From the Land of Band Box Records

The Weavers

July 26, 2017

A Long Hard Road

The Weavers formed in 1948 in Greenwich Village, in New York City with members Ronnie Gilbert, Fred Hellerman, Pete Seeger and Lee Hays.  Seeger came from “The Almanac Singers” a activist group opposing the U.S. entry into World War II – mainly because the group were fellow travelers with Stalin’s Soviet Union.

When Germany and Russian clashed – the Almanacs did a prompt about face and began singing pro war songs – hmmmm…  They next became “The Weavers” – I was always a little surprised by their 1950’s commercial output such as “So Long Been Good To Know You” and “On Top of Old Smoky”, etc.  But the group explained that these songs provided them with additional opportunities to appear and spread the Soviet gospel.  Hays and Seeger had joined the American Communist Party.  Seeger didn’t cooperate and had sanctions placed on him by the House Committee on Un American Activities not the Joe McCarthy committee which investigated federal employees.

All of the Weavers experienced denunciation and it cost them their recording contract with Decca Records.

Hays (who composed at times as Lee Hayes)  had also co-composed the hit “If I Had a Hammer”.  He was in a children’s songs group called “The Baby Sitters” along with actor and singer Alan Arkin in 1958.  Fortunately for Hays he was able to survive lean times via royalties realized from “If I Had a Hammer” think Peter, Paul and Mary.  Hays also composed the song “Joe Hill” which was performed and made famous by Joan Baez at the Woodstock Festival in 1969 and captured on the resulting long play.

Later, Peter Darling would take Seeger’s place in the group.  He would go on to form “The Rooftop Singers”.  He came from “The Tarriers” a group which included Alan Arkin.  Arkin’s parents were both suspected of being Communists which cost his father David his job.  He was vindicated only after his death.

Pete Seeger composed the Byrds’ hit “Turn, Turn, Turn”, and  “Where Have All the Flowers Gone” (Kingston Trio).

Ronnie Gilbert was born in September of 1926 in Brooklyn Ruth Alice Gilbert and passed away on June 6th of 2015 at the age of 88.  She was an activist from the start being raised by Jewish parents from an Eastern Block country.  She protested and remained active by performing for causes into her 80’s.

Fred Hellerman was born in May of 1927 in Brooklyn, New York.  He was also very embroiled in leftist causes – and was the last Weaver to pass away on September 1st, 2016 at age 89.

Seeger was born in May of 1919 in Patterson, New York and died on January 27th, 2014.  Hays was born in March of 1914 in Little Rock, Arkansas and died on August 26th, 1981 at age 67.
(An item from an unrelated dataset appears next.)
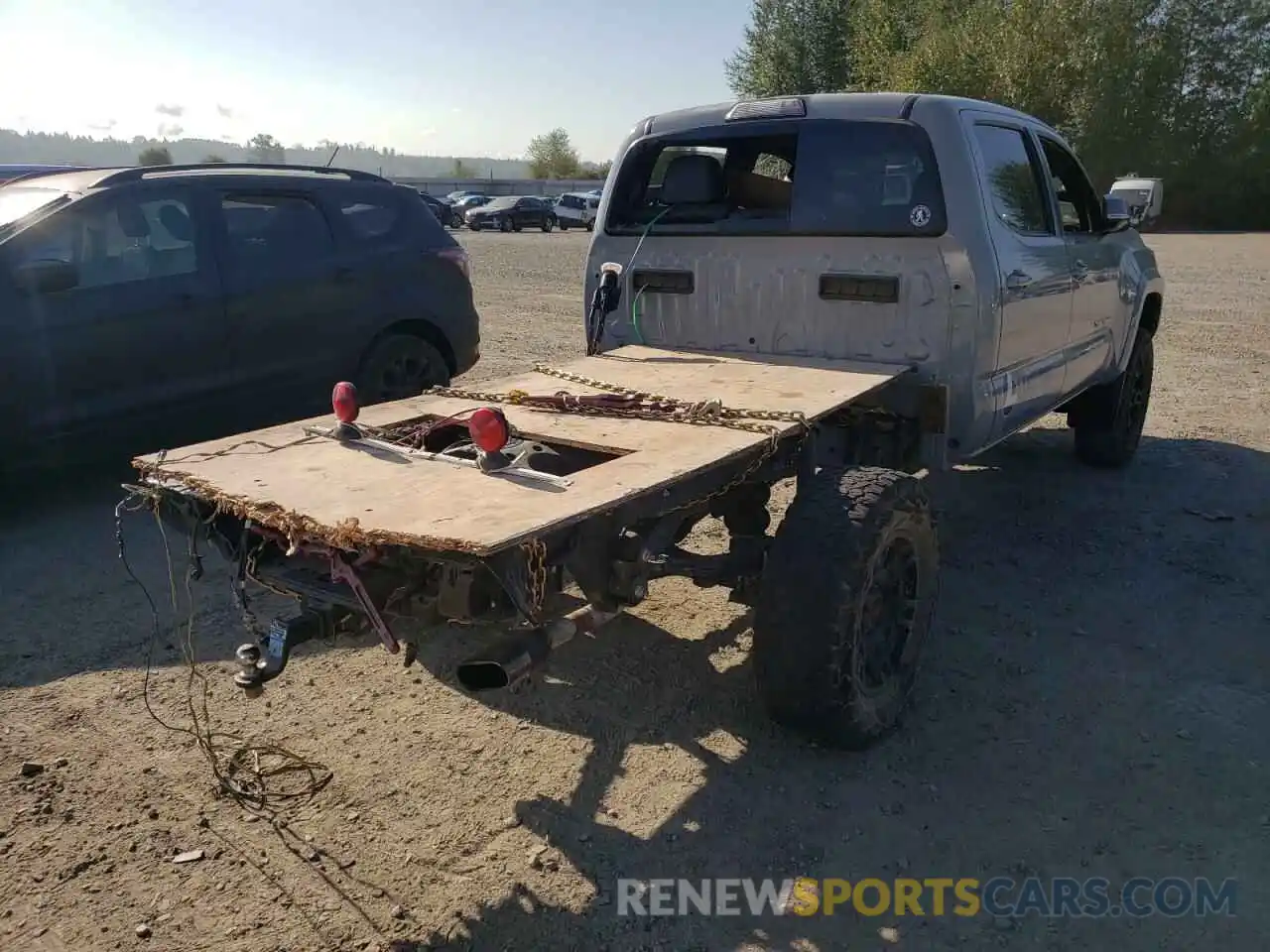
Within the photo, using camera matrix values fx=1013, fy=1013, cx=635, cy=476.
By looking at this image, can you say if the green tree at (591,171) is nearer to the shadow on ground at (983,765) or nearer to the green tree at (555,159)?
the green tree at (555,159)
Erik Darling and Alan Arkin with the Tarriers

Erik Darling with The Rooftop Singers

One Comment

  1. In the body of the article you refer to David Darling, but correctly identify him as Erik in the album pictures.

    Another one of my accidental brushes with celebrity: in 1958, I went to Ted Mack Camp (yes, he of the Original Amateur Hour, as big a deal in its time as America’s Got Talent in the current century). In camp that summer were a couple of the Guiffuni family, a large brood from Providence, RI, whose brother, Vince Martin (stage name, of course), was in The Tarriers. While Martin came to visit once, the rest of the group did not. (Parenthetically, also in camp that summer were Bruce Vilanch, who became Bette Midler’s right hand music man; Dick Caruso, whose “If I” on MGM was a small doo-wop hit in 1958; and Kirsten Falke, who along with her sister Leslie were a folk act on RCA in the 1950s [under a stage name which I forget], but who briefly became better known as someone caught up in the quiz show scandals who didn’t follow her script and actually won her round!).

    I can’t believe the long-unused brain cells your blog tickles that bring back all these weird memories I haven’t thought of in decades!